Search code examples
regexrssfeedxmlreaderrss-reader

Regex - Replace is too slow


On my Rss Feeds reading system I need to remove any existent script block because some people say this confuse XmlReader.

For that I'm doing this piece of code that I found on web:

allXml = Regex.Replace(allXml, "(.*)<script type='text/javascript'>.+?</script>(.*)", "$1$2");

But this is too slow... There is any way to perform this? I already tried to do the Match first but this is equally slow, like this:

Match rgx = Regex.Match(allXml, "(.*)<script type='text/javascript'>.+?</script>(.*)");

if (rgx.Success)
    allXml = Regex.Replace(allXml,"(.*)<script type='text/javascript'>.+?</script>(.*)","$1$2");

Solution

  • The first (.*) grabs the whole line at once (since * is a greedy quantifier), and then starts backtracking trying to accommodate all the subsequent patterns. If your string is a very long line, several megabytes long, it might be problematic for the engine, as it will have to perform a lot of steps before it finds the appropriate string chunks for each capturing group defined in the pattern.

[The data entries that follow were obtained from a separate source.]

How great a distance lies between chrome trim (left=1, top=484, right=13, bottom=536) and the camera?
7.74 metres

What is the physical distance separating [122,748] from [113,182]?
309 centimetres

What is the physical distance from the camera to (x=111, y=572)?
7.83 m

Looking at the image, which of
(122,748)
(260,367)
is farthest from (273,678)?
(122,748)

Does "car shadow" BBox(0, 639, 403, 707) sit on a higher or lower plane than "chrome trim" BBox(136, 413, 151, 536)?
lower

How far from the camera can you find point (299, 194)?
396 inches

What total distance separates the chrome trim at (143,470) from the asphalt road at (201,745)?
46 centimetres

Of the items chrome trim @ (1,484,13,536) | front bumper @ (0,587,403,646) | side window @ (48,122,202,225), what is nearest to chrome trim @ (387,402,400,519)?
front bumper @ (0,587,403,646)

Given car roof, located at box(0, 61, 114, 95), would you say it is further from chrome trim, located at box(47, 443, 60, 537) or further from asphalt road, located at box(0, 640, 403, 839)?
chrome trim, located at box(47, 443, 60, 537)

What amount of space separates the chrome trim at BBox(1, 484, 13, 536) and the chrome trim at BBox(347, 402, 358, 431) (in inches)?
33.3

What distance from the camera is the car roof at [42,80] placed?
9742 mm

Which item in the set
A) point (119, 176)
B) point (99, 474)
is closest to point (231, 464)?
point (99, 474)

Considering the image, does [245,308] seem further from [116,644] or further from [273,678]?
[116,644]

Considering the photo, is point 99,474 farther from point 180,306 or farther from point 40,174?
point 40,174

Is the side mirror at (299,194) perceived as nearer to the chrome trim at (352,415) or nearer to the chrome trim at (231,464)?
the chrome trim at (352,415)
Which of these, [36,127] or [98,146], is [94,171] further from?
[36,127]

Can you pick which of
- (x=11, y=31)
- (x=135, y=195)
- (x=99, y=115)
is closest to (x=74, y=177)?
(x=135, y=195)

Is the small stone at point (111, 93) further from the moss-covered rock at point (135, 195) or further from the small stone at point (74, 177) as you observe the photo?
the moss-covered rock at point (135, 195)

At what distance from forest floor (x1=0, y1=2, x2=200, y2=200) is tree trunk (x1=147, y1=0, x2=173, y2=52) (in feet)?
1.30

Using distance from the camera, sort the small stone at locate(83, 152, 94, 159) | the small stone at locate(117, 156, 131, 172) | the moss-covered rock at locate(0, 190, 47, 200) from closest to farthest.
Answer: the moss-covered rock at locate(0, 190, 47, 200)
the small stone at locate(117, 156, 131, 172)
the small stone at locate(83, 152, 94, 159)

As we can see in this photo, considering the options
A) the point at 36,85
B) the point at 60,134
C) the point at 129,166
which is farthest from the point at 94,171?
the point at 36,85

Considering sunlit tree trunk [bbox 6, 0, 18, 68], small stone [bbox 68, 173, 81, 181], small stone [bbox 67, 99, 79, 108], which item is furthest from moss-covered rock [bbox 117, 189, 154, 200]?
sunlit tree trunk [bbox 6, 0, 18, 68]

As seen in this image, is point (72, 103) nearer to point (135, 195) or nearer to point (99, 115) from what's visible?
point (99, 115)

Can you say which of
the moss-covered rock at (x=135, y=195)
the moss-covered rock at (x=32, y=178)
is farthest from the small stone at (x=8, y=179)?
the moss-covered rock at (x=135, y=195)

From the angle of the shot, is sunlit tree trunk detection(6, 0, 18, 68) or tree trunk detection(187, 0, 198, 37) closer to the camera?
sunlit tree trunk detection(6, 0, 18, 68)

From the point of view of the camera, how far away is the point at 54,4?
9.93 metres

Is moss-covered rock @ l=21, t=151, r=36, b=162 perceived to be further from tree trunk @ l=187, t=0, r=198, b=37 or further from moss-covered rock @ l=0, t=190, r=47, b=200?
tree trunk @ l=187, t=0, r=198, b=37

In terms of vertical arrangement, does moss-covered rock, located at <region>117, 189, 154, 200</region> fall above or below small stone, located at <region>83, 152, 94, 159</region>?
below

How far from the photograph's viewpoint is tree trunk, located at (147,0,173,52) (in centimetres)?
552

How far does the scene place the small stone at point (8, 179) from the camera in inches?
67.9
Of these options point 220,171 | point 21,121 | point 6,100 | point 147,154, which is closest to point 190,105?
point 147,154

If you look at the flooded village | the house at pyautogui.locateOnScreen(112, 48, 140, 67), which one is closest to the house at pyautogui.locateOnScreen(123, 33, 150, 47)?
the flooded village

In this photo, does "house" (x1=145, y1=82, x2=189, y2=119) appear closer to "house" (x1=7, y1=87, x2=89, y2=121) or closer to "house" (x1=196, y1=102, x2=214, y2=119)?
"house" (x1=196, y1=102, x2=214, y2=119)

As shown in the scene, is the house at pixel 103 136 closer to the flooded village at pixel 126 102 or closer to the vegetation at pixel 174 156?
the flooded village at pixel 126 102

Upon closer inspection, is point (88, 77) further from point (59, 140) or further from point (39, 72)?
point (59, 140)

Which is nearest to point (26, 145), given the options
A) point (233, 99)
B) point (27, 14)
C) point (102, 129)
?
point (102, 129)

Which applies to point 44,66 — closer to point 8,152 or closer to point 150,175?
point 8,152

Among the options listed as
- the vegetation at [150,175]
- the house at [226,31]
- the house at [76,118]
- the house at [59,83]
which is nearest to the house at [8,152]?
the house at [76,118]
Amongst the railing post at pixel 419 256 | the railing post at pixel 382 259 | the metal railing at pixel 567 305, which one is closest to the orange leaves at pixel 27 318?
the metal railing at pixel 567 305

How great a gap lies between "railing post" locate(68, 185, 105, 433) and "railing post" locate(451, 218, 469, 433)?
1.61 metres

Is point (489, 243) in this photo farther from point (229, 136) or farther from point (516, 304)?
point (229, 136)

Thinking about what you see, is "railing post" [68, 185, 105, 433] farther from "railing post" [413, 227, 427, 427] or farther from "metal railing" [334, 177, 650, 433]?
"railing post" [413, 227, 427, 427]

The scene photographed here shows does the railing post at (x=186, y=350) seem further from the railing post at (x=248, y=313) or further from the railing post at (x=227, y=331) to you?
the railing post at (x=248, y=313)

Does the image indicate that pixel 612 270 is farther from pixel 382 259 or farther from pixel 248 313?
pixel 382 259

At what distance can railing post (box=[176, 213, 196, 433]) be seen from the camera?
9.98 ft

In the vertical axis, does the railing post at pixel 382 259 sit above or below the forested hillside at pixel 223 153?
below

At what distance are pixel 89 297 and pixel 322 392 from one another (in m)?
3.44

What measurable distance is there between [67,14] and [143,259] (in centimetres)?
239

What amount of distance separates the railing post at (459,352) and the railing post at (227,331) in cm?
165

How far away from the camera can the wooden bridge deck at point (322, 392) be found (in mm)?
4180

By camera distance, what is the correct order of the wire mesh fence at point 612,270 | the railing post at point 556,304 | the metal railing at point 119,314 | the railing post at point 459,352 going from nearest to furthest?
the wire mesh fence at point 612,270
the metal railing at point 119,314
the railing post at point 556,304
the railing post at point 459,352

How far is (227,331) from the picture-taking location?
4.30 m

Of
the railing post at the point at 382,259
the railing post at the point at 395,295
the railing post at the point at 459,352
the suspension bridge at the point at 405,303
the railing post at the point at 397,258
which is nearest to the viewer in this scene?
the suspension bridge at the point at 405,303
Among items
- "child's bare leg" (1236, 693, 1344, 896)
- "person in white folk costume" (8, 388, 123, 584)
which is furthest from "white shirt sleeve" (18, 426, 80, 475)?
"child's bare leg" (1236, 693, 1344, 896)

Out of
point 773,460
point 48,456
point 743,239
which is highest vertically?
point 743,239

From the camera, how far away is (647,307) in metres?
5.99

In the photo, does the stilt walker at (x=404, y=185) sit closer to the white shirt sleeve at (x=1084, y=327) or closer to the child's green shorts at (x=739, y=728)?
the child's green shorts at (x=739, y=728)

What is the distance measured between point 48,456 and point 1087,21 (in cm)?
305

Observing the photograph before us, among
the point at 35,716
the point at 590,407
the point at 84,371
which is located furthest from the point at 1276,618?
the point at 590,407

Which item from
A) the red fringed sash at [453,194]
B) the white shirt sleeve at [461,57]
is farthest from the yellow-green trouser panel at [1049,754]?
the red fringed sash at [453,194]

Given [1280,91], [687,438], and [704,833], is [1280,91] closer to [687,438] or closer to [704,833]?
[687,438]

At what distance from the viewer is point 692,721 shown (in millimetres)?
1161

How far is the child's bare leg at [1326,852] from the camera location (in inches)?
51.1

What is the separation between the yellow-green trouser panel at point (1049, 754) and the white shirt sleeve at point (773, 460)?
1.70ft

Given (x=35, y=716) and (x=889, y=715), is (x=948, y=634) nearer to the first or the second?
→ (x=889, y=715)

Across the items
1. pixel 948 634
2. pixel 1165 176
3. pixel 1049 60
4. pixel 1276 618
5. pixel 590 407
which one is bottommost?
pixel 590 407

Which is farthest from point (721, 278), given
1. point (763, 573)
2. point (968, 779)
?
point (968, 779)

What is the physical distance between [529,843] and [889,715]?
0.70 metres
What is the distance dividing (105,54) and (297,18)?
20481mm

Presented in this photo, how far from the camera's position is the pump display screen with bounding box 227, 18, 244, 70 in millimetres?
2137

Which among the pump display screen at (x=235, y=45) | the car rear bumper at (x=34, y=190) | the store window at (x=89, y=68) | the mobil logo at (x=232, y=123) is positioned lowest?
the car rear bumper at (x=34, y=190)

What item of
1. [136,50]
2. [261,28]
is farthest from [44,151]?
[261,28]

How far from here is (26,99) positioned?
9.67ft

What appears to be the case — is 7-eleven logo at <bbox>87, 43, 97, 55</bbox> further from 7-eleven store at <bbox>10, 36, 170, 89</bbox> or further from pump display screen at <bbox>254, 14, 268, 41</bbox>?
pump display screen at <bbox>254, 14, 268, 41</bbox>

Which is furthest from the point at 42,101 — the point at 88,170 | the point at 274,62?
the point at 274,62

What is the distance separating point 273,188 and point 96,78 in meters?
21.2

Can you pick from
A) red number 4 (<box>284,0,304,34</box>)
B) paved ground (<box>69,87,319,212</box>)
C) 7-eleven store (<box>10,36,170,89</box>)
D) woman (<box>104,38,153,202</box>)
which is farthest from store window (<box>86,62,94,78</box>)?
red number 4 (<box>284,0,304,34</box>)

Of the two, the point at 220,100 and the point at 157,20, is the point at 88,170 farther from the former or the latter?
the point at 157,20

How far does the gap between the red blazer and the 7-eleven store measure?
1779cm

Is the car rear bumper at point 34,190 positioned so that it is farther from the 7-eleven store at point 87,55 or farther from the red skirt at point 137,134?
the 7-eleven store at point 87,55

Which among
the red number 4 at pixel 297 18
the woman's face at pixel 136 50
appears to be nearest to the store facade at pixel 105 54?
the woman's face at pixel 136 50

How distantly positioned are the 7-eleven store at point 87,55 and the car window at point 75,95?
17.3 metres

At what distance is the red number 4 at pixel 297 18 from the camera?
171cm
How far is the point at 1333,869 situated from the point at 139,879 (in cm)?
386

    If you want a regex quick and dirty fix, discard the (.*)s, and just use

    string res = Regex.Replace(allXml, "(?s)<script type='text/javascript'>.*?</script>", "")
    

    to remove the <script>...</script> substrings. Note the (?s) is the RegexOptions.Singleline (DOTALL) modifier inline equivalent, so that . could match newline symbols, too.

    However, the best way is to use an HTML parser, like HtmlAgilityPack.